元データ:
....................

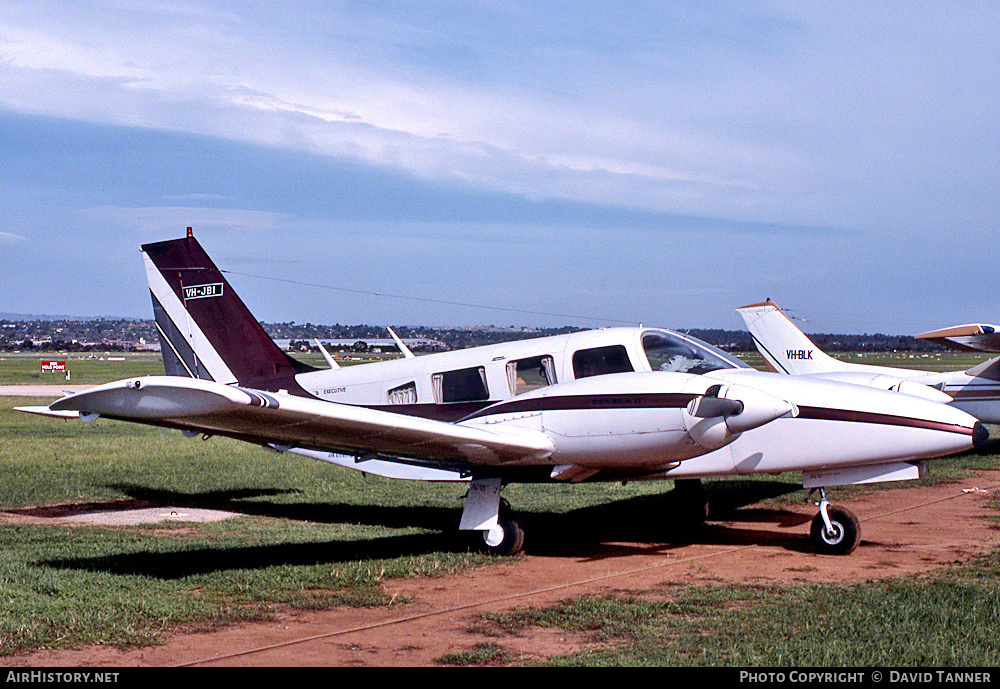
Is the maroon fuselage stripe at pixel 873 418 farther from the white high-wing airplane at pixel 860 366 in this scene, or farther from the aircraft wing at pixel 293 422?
the white high-wing airplane at pixel 860 366

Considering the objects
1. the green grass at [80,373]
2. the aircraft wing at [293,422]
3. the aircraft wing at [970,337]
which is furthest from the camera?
the green grass at [80,373]

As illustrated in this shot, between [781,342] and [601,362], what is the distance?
1582 cm

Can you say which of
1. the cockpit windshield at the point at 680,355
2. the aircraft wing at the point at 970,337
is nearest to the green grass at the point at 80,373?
the aircraft wing at the point at 970,337

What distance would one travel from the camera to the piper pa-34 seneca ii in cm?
823

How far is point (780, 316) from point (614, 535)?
15.3m

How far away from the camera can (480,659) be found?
5.98 meters

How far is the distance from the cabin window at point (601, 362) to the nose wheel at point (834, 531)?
2556 mm

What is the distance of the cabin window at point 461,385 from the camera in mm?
10695

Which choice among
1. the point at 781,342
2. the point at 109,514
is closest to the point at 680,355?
the point at 109,514

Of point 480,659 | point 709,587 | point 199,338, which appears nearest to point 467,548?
point 709,587

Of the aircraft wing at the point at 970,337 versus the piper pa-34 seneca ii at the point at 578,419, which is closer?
the piper pa-34 seneca ii at the point at 578,419

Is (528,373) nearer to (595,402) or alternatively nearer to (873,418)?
(595,402)

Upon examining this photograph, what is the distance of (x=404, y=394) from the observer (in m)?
11.3

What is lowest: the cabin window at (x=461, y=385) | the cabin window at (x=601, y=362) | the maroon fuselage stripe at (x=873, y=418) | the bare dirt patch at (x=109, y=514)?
the bare dirt patch at (x=109, y=514)
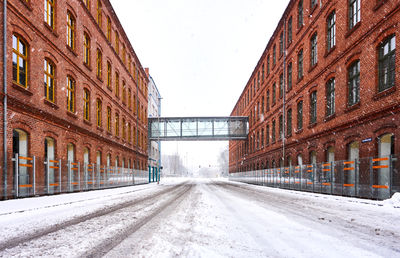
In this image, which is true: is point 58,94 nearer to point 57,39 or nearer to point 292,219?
point 57,39

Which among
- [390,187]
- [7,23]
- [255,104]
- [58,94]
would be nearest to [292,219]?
[390,187]

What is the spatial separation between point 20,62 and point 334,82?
16784mm

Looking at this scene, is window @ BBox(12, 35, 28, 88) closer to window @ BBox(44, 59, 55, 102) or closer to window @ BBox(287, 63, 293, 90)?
window @ BBox(44, 59, 55, 102)

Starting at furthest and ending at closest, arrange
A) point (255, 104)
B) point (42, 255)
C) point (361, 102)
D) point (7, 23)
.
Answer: point (255, 104), point (361, 102), point (7, 23), point (42, 255)

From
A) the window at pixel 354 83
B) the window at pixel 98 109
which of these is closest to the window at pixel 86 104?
the window at pixel 98 109

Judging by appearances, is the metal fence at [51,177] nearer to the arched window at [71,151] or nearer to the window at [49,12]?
the arched window at [71,151]

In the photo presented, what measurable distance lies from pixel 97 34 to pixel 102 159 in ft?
33.1

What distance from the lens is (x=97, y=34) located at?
2161 cm

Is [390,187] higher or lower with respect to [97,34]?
lower

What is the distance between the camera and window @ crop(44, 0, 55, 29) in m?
14.1

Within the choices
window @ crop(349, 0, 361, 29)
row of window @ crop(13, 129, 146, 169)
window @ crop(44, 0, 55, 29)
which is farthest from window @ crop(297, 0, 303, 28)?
row of window @ crop(13, 129, 146, 169)

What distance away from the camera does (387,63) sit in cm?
1166

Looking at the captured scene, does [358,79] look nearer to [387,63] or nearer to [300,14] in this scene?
[387,63]

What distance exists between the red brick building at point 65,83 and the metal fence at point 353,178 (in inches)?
523
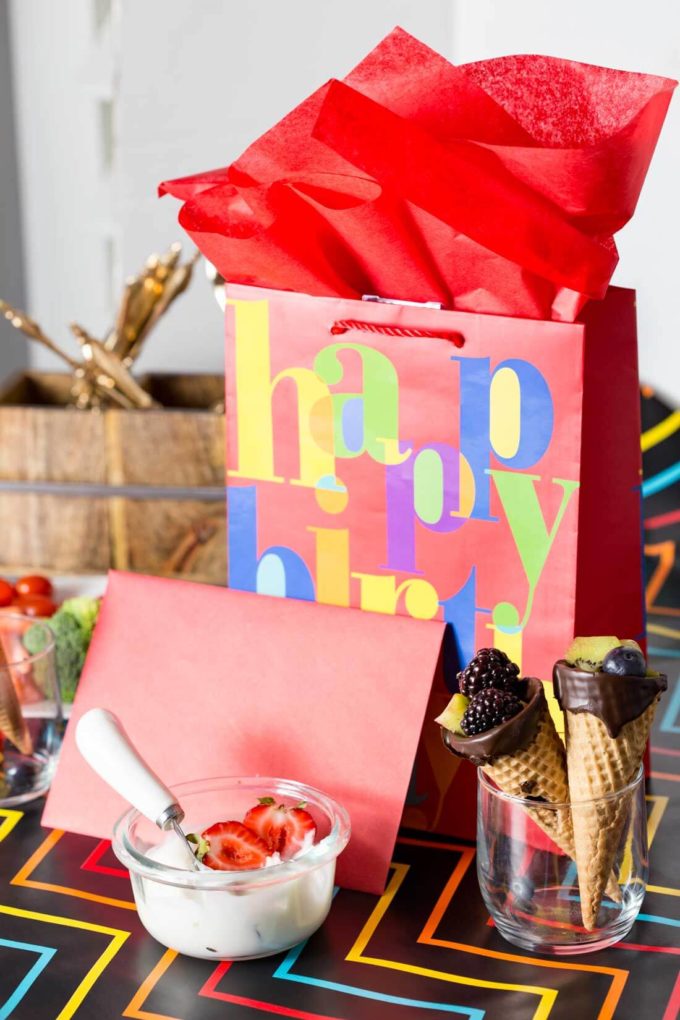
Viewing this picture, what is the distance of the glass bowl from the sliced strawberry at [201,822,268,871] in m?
0.02

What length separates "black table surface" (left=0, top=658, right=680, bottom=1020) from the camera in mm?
797

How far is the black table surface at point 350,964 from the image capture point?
0.80 metres

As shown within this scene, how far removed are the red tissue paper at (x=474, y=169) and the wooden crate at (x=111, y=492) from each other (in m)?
0.77

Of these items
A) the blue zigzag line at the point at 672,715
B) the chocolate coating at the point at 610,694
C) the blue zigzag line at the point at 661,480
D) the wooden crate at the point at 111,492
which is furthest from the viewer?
the wooden crate at the point at 111,492

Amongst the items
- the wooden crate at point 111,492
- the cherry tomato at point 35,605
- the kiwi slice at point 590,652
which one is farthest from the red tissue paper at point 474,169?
the wooden crate at point 111,492

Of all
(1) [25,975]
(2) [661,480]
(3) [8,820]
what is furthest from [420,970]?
(2) [661,480]

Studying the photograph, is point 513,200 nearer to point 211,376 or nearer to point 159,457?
point 159,457

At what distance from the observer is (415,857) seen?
97 cm

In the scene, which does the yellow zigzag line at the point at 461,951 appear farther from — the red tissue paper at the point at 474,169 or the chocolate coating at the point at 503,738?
the red tissue paper at the point at 474,169

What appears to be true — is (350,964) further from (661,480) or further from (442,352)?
(661,480)

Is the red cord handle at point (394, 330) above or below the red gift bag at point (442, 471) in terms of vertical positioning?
above

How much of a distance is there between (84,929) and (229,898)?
13 centimetres

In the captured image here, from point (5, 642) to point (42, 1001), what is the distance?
39 cm

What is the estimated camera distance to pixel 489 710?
783 millimetres
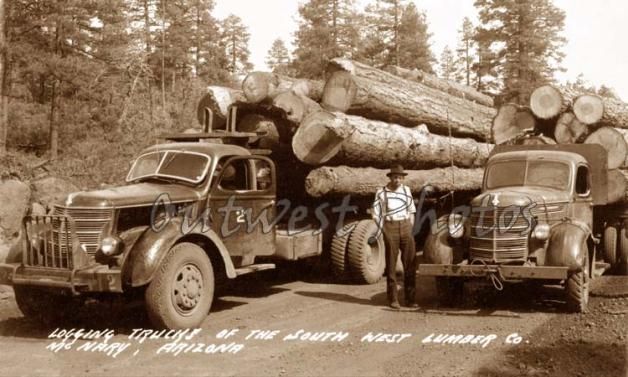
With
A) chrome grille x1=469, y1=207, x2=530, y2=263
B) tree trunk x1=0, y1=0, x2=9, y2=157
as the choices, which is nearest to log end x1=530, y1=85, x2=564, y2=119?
chrome grille x1=469, y1=207, x2=530, y2=263

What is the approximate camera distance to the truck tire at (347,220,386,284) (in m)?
10.6

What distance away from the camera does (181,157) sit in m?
8.84

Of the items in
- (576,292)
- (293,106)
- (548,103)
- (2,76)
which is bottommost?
(576,292)

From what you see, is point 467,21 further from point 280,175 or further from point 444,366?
point 444,366

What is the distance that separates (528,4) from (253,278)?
30.1 m

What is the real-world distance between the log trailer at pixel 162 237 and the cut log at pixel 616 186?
567 cm

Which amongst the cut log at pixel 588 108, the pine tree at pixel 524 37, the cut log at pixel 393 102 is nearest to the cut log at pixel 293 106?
the cut log at pixel 393 102

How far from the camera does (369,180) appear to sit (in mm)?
11133

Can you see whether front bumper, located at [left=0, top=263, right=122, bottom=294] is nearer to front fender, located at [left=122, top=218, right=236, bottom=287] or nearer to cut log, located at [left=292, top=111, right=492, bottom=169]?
front fender, located at [left=122, top=218, right=236, bottom=287]

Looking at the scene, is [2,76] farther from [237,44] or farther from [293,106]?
[237,44]

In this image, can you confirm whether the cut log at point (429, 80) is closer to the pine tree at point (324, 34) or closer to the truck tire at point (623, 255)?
the truck tire at point (623, 255)

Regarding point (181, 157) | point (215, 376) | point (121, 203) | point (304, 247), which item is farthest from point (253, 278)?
point (215, 376)

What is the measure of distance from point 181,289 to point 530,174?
17.4 ft

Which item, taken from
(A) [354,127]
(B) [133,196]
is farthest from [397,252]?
(B) [133,196]
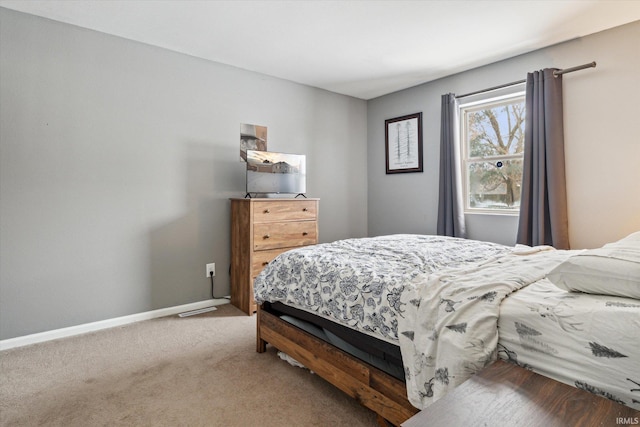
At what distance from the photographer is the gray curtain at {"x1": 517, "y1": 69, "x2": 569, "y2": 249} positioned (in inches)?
114

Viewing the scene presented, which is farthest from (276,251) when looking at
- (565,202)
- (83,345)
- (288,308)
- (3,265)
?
(565,202)

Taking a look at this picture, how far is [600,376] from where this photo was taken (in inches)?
36.5

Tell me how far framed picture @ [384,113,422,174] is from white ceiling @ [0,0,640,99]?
0.76m

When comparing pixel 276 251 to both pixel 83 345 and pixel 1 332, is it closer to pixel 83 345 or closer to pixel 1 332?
pixel 83 345

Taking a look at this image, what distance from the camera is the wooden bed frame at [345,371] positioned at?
1398 millimetres

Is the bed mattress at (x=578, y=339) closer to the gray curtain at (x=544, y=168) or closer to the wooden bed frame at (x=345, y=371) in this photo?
the wooden bed frame at (x=345, y=371)

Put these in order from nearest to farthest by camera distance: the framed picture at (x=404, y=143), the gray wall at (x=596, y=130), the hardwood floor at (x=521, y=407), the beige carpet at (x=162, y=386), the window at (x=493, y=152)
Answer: the hardwood floor at (x=521, y=407) → the beige carpet at (x=162, y=386) → the gray wall at (x=596, y=130) → the window at (x=493, y=152) → the framed picture at (x=404, y=143)

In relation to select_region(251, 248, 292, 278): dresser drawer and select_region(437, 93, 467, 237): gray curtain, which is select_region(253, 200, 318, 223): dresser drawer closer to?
select_region(251, 248, 292, 278): dresser drawer

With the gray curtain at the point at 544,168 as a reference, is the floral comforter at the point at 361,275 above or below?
below

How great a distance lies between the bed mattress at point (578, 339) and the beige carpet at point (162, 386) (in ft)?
2.87

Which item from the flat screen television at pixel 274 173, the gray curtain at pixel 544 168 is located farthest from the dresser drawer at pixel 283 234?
the gray curtain at pixel 544 168

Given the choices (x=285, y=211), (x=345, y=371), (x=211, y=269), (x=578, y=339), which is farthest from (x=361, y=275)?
(x=211, y=269)

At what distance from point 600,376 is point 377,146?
3.92m

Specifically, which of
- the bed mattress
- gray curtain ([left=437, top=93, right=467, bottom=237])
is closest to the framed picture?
gray curtain ([left=437, top=93, right=467, bottom=237])
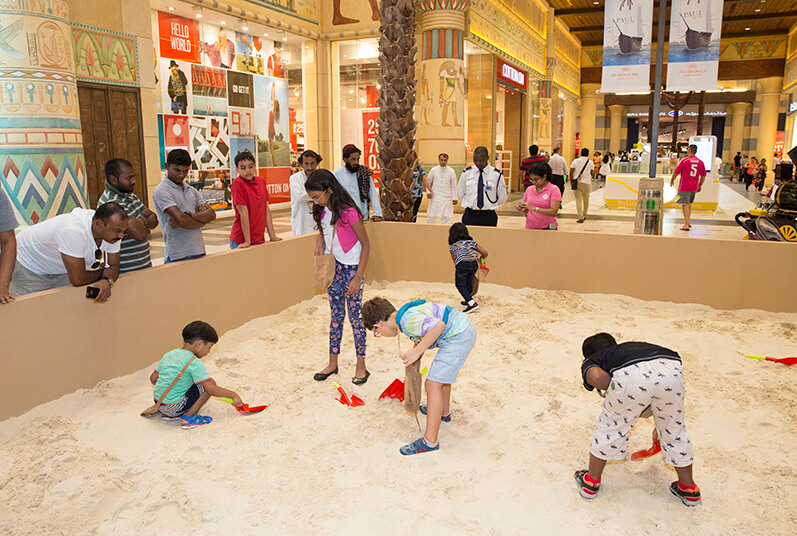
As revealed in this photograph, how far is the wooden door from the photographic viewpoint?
9.96 meters

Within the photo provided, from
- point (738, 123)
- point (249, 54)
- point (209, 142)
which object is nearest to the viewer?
point (209, 142)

....................

課題: 「In relation to」を含む行からデータの最後の行までを、空行を除いてMarkdownの表で表してください。列名は「番号」と「内容」とし、「番号」に行の通し番号、「内容」に各行の文を入れ、画像は含めないでください。

解答:
| 番号 | 内容 |
|---|---|
| 1 | In relation to select_region(251, 248, 292, 278): dresser drawer and select_region(437, 93, 467, 237): gray curtain, which is select_region(253, 200, 318, 223): dresser drawer closer to? |
| 2 | select_region(251, 248, 292, 278): dresser drawer |
| 3 | With the gray curtain at the point at 544,168 as a reference, is the floral comforter at the point at 361,275 above or below? |
| 4 | below |
| 5 | How great a distance lies between the bed mattress at point (578, 339) and the beige carpet at point (162, 386) (in ft)? |
| 6 | 2.87 |
| 7 | Which item from the flat screen television at pixel 274 173, the gray curtain at pixel 544 168 is located farthest from the dresser drawer at pixel 283 234? |
| 8 | the gray curtain at pixel 544 168 |
| 9 | Given the choices (x=285, y=211), (x=345, y=371), (x=211, y=269), (x=578, y=339), which is farthest from (x=361, y=275)? |
| 10 | (x=211, y=269) |
| 11 | At what distance from point 600,376 is point 377,146? |
| 12 | 3.92m |
| 13 | Specifically, which of |
| 14 | - the bed mattress |
| 15 | - gray curtain ([left=437, top=93, right=467, bottom=237]) |
| 16 | is closest to the framed picture? |
| 17 | gray curtain ([left=437, top=93, right=467, bottom=237]) |
| 18 | As revealed in this photograph, how far is the wooden door from the photographic viewpoint? |
| 19 | 9.96 meters |
| 20 | Within the photo provided, from |
| 21 | - point (738, 123) |
| 22 | - point (249, 54) |
| 23 | - point (209, 142) |
| 24 | which object is nearest to the viewer? |
| 25 | point (209, 142) |